Kuaishou Flink Real‑Time Architecture and Spring Festival Gala Assurance Practices
This article details Kuaishou's Flink‑based real‑time computing architecture, its massive cluster scale, and the comprehensive strategies—including overload protection, system stability, pressure testing, and resource guarantees—implemented to ensure reliable streaming for the 2020 Spring Festival Gala and its real‑time dashboard.
Author Liu Jiangang from Kuaishou shares the practice of real‑time pipeline assurance for the 2020 Spring Festival Gala, covering four main parts: Flink overview, gala real‑time guarantee scheme, real‑time dashboard case, and future plans.
1. Kuaishou Flink Overview Kuaishou operates a Flink cluster of over 3,000 machines, processing more than 20 trillion items daily with a peak of 38 billion records. The platform supports four major scenarios: a hosted real‑time SQL platform, short‑video and live‑stream metric computation, machine‑learning data preprocessing for advertising models, and log splitting/synchronization.
2. Spring Festival Real‑Time Guarantee Scheme
To meet the unprecedented data volume of the CCTV Spring Festival Gala, Kuaishou designed a set of measures focusing on overload protection, system stability, pressure testing, and resource guarantee.

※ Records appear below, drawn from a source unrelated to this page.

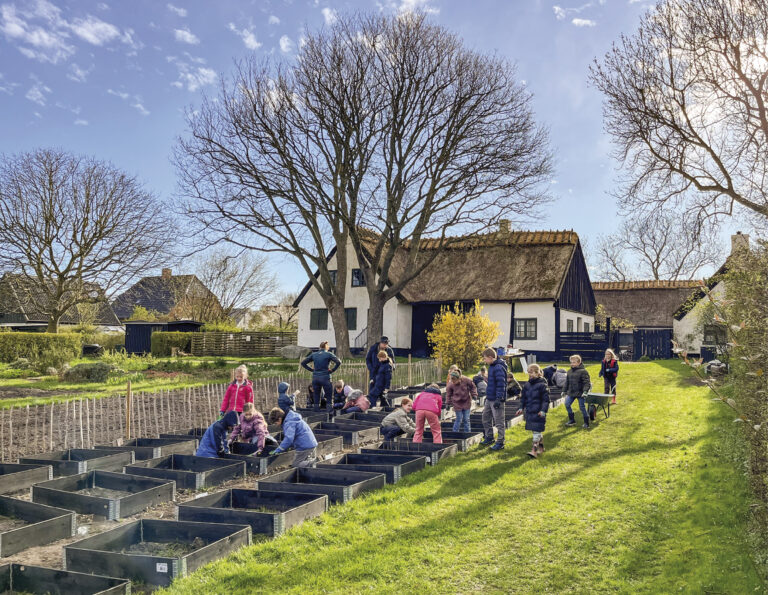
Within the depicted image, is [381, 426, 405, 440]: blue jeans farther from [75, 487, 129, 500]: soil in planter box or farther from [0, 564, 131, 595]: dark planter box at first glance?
[0, 564, 131, 595]: dark planter box

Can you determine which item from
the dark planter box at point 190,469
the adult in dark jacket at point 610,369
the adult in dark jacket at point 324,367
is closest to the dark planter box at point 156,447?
the dark planter box at point 190,469

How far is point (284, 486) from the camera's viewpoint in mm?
7785

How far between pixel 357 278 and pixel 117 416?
23798mm

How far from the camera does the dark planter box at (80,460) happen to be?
9.43 metres

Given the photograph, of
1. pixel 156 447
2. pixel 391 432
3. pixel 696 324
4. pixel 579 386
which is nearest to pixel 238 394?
pixel 156 447

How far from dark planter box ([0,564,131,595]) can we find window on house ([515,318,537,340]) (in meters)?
29.5

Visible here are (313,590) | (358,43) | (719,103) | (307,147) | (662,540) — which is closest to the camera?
(313,590)

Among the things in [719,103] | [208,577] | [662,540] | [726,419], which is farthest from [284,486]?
[719,103]

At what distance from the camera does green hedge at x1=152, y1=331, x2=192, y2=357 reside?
39.3 meters

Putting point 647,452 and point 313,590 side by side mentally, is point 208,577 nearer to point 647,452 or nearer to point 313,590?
point 313,590

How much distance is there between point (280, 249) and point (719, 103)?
1949 cm

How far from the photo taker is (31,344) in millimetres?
29500

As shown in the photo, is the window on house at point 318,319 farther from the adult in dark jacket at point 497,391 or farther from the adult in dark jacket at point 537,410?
the adult in dark jacket at point 537,410

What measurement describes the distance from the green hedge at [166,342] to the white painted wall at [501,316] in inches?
810
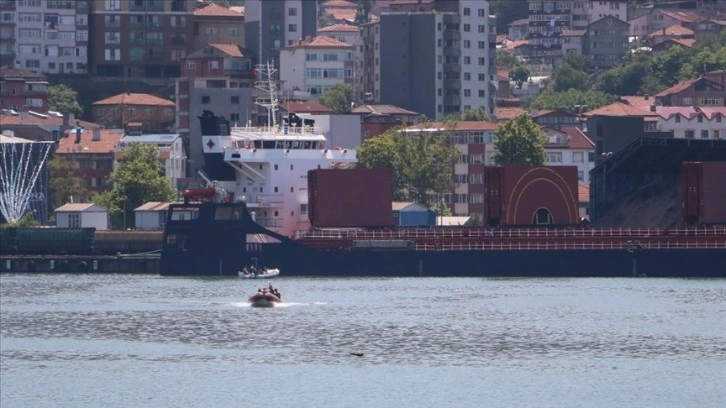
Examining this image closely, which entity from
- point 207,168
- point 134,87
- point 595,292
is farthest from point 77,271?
point 134,87

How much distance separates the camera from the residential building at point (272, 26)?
145 metres

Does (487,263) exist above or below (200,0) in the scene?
below

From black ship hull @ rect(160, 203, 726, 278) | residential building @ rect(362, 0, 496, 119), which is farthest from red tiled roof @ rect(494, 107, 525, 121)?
black ship hull @ rect(160, 203, 726, 278)

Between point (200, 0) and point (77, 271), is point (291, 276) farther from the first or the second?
point (200, 0)

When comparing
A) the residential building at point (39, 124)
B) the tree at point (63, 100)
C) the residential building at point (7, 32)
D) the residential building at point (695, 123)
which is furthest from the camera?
the residential building at point (7, 32)

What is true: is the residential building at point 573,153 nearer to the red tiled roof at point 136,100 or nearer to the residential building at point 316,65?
the residential building at point 316,65

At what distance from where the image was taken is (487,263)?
271 ft

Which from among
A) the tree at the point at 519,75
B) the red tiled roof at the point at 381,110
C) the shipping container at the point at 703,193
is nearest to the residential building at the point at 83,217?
the red tiled roof at the point at 381,110

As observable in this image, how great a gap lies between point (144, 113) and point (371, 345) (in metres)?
76.7

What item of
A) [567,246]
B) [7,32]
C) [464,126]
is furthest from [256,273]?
[7,32]

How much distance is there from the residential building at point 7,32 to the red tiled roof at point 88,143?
23849 mm

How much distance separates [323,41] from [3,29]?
2193cm

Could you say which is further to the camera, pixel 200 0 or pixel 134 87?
pixel 200 0

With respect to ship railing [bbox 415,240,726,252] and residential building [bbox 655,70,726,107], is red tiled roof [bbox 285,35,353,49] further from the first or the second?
ship railing [bbox 415,240,726,252]
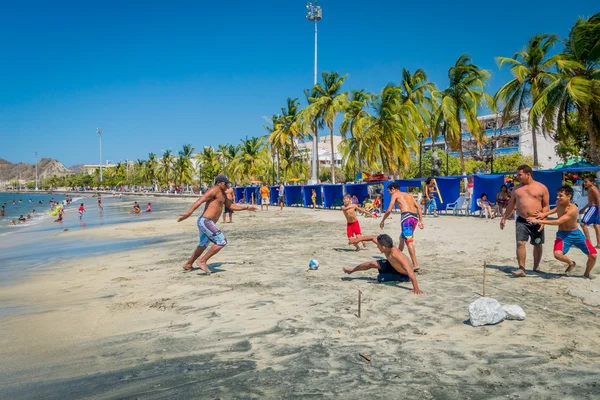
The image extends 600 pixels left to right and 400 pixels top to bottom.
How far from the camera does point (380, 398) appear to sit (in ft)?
10.6

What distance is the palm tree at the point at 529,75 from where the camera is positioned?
24.1 metres

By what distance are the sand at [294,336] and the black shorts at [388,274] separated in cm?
17

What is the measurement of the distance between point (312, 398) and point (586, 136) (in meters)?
32.6

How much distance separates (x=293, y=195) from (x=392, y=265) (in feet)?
92.9

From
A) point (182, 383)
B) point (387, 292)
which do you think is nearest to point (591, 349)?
point (387, 292)

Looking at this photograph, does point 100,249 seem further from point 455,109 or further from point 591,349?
point 455,109

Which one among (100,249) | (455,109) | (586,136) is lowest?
(100,249)

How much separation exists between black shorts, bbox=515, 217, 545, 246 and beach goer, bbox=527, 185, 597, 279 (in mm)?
207

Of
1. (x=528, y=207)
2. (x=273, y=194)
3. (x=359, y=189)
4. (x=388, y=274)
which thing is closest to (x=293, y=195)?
(x=273, y=194)

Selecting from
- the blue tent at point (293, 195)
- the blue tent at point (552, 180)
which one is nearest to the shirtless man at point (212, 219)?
the blue tent at point (552, 180)

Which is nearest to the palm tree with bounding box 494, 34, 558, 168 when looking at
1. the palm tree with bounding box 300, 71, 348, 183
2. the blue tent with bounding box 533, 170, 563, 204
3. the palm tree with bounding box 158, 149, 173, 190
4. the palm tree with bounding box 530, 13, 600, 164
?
the palm tree with bounding box 530, 13, 600, 164

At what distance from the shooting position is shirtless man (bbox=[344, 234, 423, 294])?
6223 millimetres

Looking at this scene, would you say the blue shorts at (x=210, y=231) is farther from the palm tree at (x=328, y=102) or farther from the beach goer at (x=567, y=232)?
the palm tree at (x=328, y=102)

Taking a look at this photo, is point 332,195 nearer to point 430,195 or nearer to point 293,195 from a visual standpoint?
point 293,195
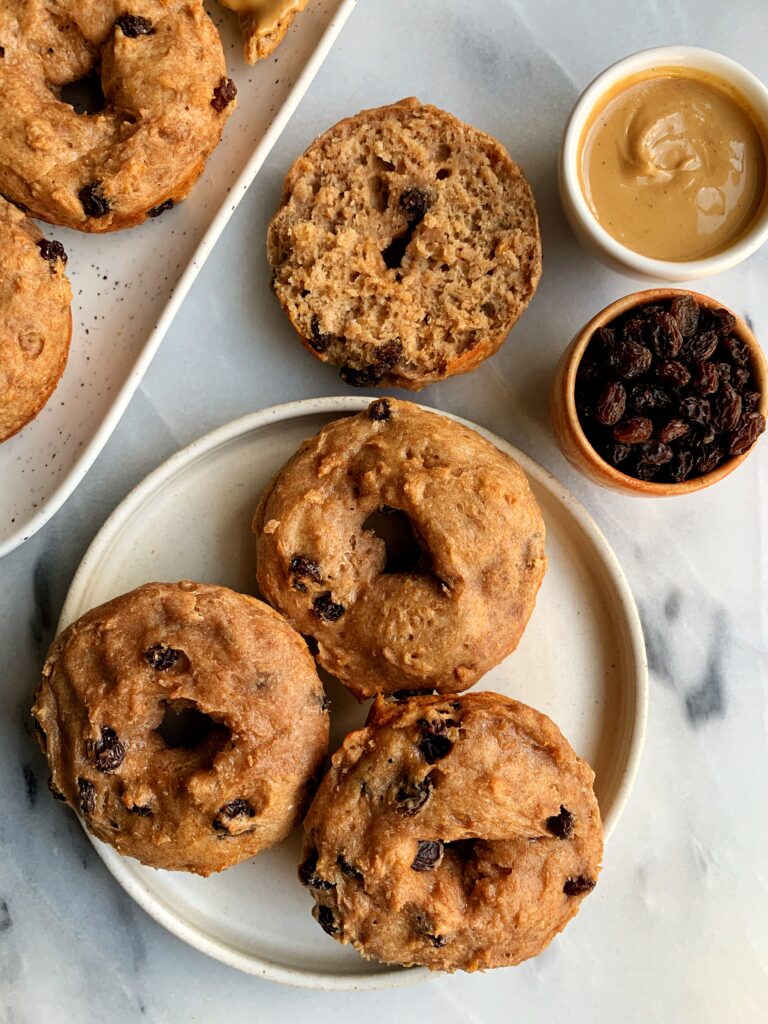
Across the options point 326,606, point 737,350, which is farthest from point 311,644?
point 737,350

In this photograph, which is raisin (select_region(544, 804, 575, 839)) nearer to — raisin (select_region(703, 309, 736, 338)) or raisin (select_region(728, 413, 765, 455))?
raisin (select_region(728, 413, 765, 455))

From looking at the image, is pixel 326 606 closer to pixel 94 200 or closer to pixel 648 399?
pixel 648 399

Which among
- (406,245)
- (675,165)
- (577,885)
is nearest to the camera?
(577,885)

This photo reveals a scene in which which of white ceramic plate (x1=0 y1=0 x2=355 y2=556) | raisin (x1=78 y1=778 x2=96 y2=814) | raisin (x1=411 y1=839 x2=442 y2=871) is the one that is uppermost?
white ceramic plate (x1=0 y1=0 x2=355 y2=556)

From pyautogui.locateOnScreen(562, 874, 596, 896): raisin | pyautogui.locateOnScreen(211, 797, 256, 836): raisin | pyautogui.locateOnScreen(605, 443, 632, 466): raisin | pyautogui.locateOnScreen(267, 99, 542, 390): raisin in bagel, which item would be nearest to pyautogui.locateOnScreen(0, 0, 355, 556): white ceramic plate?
pyautogui.locateOnScreen(267, 99, 542, 390): raisin in bagel

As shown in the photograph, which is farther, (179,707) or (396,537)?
(396,537)

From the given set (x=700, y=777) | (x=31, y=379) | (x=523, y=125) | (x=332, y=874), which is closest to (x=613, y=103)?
(x=523, y=125)

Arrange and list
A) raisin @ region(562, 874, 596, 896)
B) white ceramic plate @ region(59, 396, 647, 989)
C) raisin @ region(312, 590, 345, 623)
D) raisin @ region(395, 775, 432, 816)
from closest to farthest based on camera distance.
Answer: raisin @ region(395, 775, 432, 816), raisin @ region(562, 874, 596, 896), raisin @ region(312, 590, 345, 623), white ceramic plate @ region(59, 396, 647, 989)
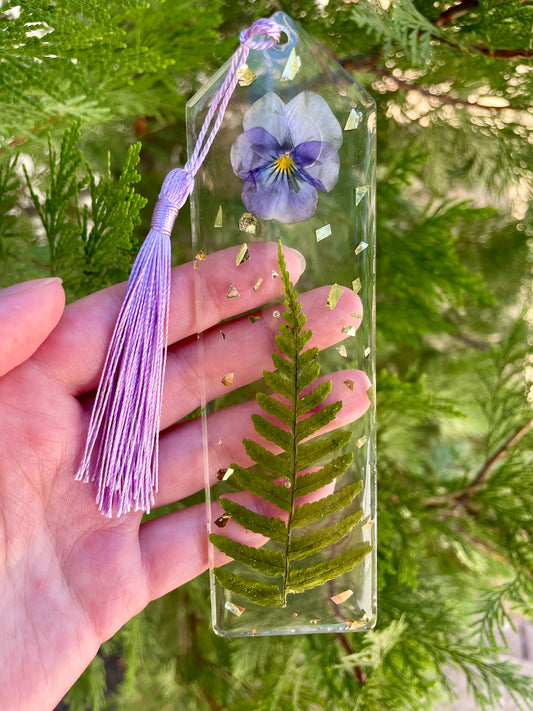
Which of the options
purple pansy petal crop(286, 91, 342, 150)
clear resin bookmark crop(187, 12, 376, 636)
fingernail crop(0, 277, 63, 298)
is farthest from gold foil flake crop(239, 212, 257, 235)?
fingernail crop(0, 277, 63, 298)

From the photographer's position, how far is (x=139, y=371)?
0.75 metres

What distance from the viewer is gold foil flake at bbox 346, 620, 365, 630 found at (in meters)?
0.83

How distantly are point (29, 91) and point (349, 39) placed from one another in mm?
412

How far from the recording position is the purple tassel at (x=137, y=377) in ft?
2.43

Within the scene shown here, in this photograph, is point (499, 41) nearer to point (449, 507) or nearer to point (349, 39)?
point (349, 39)

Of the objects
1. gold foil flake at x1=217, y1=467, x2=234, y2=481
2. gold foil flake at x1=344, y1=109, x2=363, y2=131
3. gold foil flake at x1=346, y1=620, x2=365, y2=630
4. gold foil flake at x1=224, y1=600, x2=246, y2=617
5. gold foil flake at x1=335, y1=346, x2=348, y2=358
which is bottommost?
gold foil flake at x1=346, y1=620, x2=365, y2=630

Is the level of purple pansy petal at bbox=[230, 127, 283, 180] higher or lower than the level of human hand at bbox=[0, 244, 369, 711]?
higher

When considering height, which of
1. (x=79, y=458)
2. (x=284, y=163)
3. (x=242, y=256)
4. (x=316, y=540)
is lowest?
(x=316, y=540)

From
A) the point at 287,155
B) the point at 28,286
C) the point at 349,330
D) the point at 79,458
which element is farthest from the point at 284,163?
the point at 79,458

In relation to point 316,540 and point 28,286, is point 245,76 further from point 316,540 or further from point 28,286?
point 316,540

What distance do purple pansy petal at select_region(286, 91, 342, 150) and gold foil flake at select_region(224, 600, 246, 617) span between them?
613mm

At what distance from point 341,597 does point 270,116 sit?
63cm

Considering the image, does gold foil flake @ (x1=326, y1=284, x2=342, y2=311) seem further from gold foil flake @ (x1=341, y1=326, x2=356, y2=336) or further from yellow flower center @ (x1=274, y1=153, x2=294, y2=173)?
yellow flower center @ (x1=274, y1=153, x2=294, y2=173)

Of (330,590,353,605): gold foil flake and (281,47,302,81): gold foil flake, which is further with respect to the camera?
(330,590,353,605): gold foil flake
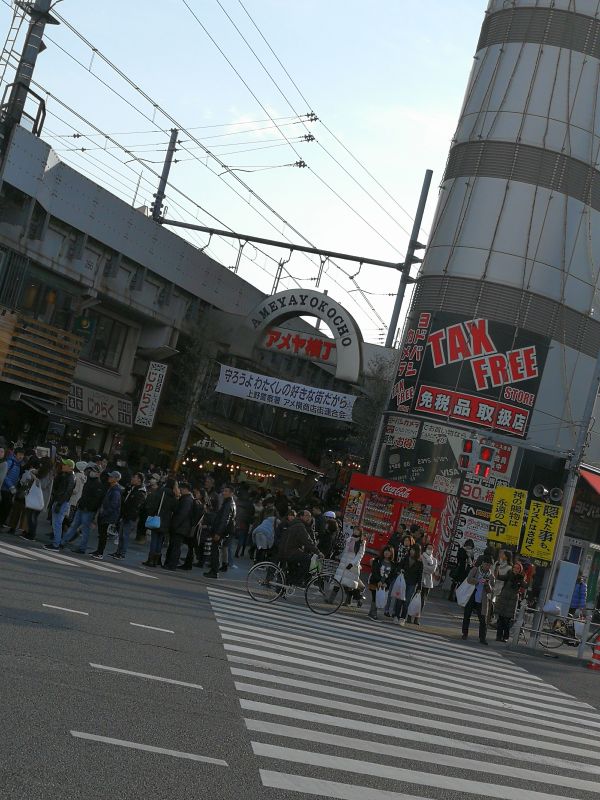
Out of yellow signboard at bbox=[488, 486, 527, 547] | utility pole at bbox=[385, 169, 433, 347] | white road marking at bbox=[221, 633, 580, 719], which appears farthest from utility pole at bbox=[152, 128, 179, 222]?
white road marking at bbox=[221, 633, 580, 719]

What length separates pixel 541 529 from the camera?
29266 mm

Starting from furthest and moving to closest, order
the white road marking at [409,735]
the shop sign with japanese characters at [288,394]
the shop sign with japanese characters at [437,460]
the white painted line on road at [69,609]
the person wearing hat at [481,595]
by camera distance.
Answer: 1. the shop sign with japanese characters at [437,460]
2. the shop sign with japanese characters at [288,394]
3. the person wearing hat at [481,595]
4. the white painted line on road at [69,609]
5. the white road marking at [409,735]

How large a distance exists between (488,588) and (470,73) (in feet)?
83.9

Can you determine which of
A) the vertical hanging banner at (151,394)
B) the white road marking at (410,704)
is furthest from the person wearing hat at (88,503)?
the vertical hanging banner at (151,394)

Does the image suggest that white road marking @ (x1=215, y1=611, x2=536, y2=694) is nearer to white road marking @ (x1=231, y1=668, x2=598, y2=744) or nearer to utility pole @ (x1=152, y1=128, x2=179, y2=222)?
white road marking @ (x1=231, y1=668, x2=598, y2=744)

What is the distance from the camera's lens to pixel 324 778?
24.8 feet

2.1 Overload Protection When traffic spikes or a source becomes a bottleneck, Flink jobs may freeze or fail. Kuaishou combines health checks, intelligent throttling, and source‑side control: TaskManagers periodically report health to the Master, which, upon detecting extreme pressure, limits all sources to 50 % of their original QPS and gradually restores input by 10 % increments as the job stabilises. A lightweight hot‑update model allows runtime adjustments (e.g., disabling snapshots, setting sampling rates, source throttling) via a RESTful API without stopping jobs.
2.2 System Stability Fault handling includes component‑wise troubleshooting (YARN, HDFS, Kafka, Zookeeper), fault‑injection drills, and a comprehensive fault‑prevention plan. The job‑management system offers high availability, checklist‑driven development standards, global log queries, rapid migration tools, and alert/metric dashboards for early issue detection.
2.3 Pressure Testing A full‑scale simulation reproduces the gala workload. Data models are built by mapping user‑level statistics to topic‑level distributions, then generating traffic via three methods: data‑doubling (byte‑level scaling), time‑compression (increasing QPS without altering distribution), and sample‑based generation (producing data that matches target QPS/UV).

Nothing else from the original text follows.